CREAM OF MUSHROOM SOUP

Ingredients

  • 1 tbsp olive oil
  • 1 onion, diced
  • 4 garlic cloves, minced
  • 750g of mushrooms, finely chopped
  • 1 tbsp dried thyme
  • 1/2 cup white wine
  • 4 cups vegetable stock
  • 1 cup cashews
  • 1 1/2 cup water
  • Salt and pepper to taste

Directions

  1. Add the vegetable stock and your cashew cream, stir to combine. Bring to a boil and allow to simmer until heated through. Taste and adjust the seasoning.

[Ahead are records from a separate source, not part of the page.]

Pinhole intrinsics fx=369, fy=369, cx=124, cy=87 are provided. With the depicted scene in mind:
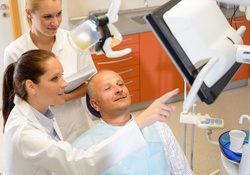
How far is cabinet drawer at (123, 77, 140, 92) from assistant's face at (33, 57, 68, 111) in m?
1.93

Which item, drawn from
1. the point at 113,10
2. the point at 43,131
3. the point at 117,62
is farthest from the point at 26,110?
the point at 117,62

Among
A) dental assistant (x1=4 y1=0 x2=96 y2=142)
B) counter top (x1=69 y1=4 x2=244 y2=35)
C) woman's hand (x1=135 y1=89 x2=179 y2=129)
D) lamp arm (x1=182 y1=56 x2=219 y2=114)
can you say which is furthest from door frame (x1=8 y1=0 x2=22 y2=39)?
lamp arm (x1=182 y1=56 x2=219 y2=114)

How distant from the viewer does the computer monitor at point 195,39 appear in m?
1.15

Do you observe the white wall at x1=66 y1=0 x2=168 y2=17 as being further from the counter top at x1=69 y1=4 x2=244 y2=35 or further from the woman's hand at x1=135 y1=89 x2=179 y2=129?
the woman's hand at x1=135 y1=89 x2=179 y2=129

Enjoy!
  2. In a large pot, heat over medium heat. Once hot, add the olive oil and onions, and cook for 2 minutes, season with a pinch of salt. Add the garlic and cook for 1 minute. Add the mushrooms and thyme and cook for 3-5 minutes, or until the mushrooms have some nice colour and all the moisture is cooked out.
  3. Add the white wine and cook until most of the liquid is cooked down. Scrape along the bottom of the pot to pick up all the brown bits. Add another pinch of salt and pepper.
  4. Add a few ladles of the soup into a blender and blend until smooth. Add back to the rest of the soup.
  5. In a blender, combine the cashews and 1 1/2 cups of water. Blend until very smooth.